**GIVEN TASK:** Starting at the line that has "At what distance from the viewer" and stopping after the line that has "1.33 metres", give the lines of the records below as a JSON list of strings, one string per line, with blank lines left out.

** begin **

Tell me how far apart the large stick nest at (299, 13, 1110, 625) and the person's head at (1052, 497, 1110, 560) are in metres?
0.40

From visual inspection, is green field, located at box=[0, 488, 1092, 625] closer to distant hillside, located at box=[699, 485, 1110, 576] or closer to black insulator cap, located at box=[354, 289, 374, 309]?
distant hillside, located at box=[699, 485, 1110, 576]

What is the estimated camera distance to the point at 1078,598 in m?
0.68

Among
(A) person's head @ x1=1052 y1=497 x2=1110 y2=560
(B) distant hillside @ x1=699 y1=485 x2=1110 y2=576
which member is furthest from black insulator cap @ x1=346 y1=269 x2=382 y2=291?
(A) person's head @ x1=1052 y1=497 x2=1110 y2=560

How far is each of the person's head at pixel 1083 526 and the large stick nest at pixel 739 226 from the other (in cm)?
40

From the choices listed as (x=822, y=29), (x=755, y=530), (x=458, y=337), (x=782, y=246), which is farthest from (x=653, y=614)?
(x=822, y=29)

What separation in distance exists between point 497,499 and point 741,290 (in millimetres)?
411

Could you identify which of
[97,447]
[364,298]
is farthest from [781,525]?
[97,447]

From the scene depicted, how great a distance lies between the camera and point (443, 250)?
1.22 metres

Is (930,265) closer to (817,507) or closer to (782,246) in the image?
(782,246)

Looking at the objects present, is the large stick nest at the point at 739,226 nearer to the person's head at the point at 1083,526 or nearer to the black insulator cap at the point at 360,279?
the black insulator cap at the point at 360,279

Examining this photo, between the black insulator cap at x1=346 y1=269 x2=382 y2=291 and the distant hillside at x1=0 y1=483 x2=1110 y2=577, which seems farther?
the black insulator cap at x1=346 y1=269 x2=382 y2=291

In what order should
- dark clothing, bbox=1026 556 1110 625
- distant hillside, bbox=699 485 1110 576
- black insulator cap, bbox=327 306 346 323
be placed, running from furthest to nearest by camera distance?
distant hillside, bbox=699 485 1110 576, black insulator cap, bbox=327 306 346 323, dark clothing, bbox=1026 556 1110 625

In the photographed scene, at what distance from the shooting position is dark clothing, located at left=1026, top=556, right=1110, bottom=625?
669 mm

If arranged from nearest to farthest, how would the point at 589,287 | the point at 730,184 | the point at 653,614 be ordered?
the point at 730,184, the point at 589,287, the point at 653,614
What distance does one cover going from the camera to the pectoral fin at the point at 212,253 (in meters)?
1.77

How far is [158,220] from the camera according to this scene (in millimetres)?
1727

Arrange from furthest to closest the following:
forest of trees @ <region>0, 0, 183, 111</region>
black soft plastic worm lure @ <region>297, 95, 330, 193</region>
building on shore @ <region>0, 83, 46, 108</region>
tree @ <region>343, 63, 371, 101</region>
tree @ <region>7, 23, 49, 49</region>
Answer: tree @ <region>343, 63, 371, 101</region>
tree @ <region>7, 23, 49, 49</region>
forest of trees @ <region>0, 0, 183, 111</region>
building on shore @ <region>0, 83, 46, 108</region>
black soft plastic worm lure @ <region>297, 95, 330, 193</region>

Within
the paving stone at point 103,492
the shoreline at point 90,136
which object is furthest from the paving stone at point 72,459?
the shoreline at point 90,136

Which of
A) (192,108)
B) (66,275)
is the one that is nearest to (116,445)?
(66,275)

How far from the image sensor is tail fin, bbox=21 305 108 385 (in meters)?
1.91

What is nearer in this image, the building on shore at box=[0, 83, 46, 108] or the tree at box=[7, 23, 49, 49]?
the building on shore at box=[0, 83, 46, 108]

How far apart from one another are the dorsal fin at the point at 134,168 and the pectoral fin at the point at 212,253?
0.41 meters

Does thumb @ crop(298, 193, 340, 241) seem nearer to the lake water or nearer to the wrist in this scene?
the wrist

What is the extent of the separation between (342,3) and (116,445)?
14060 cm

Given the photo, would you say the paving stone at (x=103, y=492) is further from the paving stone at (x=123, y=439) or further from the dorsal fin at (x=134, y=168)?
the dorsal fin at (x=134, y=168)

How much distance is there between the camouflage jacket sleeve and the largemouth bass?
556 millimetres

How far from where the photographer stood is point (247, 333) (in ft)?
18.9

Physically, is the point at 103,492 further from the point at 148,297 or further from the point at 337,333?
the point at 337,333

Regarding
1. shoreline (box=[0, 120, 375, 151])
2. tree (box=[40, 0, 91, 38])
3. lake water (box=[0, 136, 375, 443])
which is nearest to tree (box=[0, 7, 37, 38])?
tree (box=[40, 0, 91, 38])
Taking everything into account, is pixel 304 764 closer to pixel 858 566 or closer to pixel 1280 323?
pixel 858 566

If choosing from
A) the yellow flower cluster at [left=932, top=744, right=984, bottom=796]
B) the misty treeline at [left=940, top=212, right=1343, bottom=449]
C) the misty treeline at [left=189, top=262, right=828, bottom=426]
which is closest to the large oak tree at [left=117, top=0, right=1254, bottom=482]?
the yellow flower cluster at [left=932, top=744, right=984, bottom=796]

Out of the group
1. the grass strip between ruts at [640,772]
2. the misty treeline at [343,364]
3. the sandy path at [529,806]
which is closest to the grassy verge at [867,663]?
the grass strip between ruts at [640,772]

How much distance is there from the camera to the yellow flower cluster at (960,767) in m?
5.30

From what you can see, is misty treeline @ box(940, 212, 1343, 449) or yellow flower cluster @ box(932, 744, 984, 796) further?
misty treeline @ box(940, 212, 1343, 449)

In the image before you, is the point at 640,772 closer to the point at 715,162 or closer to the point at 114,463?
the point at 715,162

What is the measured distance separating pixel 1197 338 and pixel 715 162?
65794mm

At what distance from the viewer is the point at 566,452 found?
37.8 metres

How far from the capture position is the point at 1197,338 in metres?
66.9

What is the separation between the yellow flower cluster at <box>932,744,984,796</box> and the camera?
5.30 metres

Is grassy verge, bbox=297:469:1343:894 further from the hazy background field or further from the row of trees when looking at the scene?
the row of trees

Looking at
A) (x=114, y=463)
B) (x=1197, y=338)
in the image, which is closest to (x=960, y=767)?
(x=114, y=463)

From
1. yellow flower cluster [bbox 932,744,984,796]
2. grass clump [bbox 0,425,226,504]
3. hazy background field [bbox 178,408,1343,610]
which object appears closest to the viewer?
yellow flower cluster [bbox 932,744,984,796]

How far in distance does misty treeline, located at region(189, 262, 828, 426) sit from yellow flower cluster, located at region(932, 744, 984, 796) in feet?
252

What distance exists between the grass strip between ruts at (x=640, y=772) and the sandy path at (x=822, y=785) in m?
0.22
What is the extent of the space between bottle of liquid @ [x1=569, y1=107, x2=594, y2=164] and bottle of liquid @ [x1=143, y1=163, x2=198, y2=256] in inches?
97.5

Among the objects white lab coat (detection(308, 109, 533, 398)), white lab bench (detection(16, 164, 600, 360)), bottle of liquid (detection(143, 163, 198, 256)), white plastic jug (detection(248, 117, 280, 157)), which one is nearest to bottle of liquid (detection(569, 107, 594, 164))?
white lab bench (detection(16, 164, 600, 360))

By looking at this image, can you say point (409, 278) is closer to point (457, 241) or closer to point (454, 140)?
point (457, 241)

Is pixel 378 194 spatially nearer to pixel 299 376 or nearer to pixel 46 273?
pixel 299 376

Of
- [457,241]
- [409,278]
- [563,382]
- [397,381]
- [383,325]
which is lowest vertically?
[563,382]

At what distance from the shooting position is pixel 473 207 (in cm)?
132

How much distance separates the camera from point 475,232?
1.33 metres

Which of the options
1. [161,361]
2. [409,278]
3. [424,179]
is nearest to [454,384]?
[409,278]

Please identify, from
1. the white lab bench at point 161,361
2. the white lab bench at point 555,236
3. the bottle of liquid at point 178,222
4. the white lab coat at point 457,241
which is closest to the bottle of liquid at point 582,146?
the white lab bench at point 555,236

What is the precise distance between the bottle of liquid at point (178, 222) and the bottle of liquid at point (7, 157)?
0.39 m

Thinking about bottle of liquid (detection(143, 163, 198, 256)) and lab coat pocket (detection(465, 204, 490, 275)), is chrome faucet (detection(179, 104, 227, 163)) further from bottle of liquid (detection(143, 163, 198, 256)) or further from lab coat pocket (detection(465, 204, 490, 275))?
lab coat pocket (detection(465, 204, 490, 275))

** end **

**THE SOLUTION:**
[
  "At what distance from the viewer is the point at 566,452 found?",
  "37.8 metres",
  "How far from the capture position is the point at 1197,338 in metres?",
  "66.9",
  "What is the separation between the yellow flower cluster at <box>932,744,984,796</box> and the camera?",
  "5.30 metres",
  "Is grassy verge, bbox=297:469:1343:894 further from the hazy background field or further from the row of trees when looking at the scene?",
  "the row of trees",
  "Looking at",
  "A) (x=114, y=463)",
  "B) (x=1197, y=338)",
  "in the image, which is closest to (x=960, y=767)?",
  "(x=114, y=463)",
  "From",
  "1. yellow flower cluster [bbox 932,744,984,796]",
  "2. grass clump [bbox 0,425,226,504]",
  "3. hazy background field [bbox 178,408,1343,610]",
  "which object appears closest to the viewer?",
  "yellow flower cluster [bbox 932,744,984,796]",
  "How far in distance does misty treeline, located at region(189, 262, 828, 426) sit from yellow flower cluster, located at region(932, 744, 984, 796) in feet?",
  "252",
  "What distance exists between the grass strip between ruts at (x=640, y=772) and the sandy path at (x=822, y=785) in m?",
  "0.22",
  "What is the extent of the space between bottle of liquid @ [x1=569, y1=107, x2=594, y2=164] and bottle of liquid @ [x1=143, y1=163, x2=198, y2=256] in inches?",
  "97.5",
  "Among the objects white lab coat (detection(308, 109, 533, 398)), white lab bench (detection(16, 164, 600, 360)), bottle of liquid (detection(143, 163, 198, 256)), white plastic jug (detection(248, 117, 280, 157)), which one is nearest to bottle of liquid (detection(569, 107, 594, 164))?",
  "white lab bench (detection(16, 164, 600, 360))",
  "By looking at this image, can you say point (409, 278) is closer to point (457, 241) or closer to point (454, 140)?",
  "point (457, 241)",
  "Is pixel 378 194 spatially nearer to pixel 299 376 or nearer to pixel 46 273?",
  "pixel 299 376",
  "Of",
  "- [457,241]",
  "- [409,278]",
  "- [563,382]",
  "- [397,381]",
  "- [383,325]",
  "which is lowest vertically?",
  "[563,382]",
  "At what distance from the shooting position is pixel 473 207 (in cm)?",
  "132",
  "How much distance separates the camera from point 475,232?",
  "1.33 metres"
]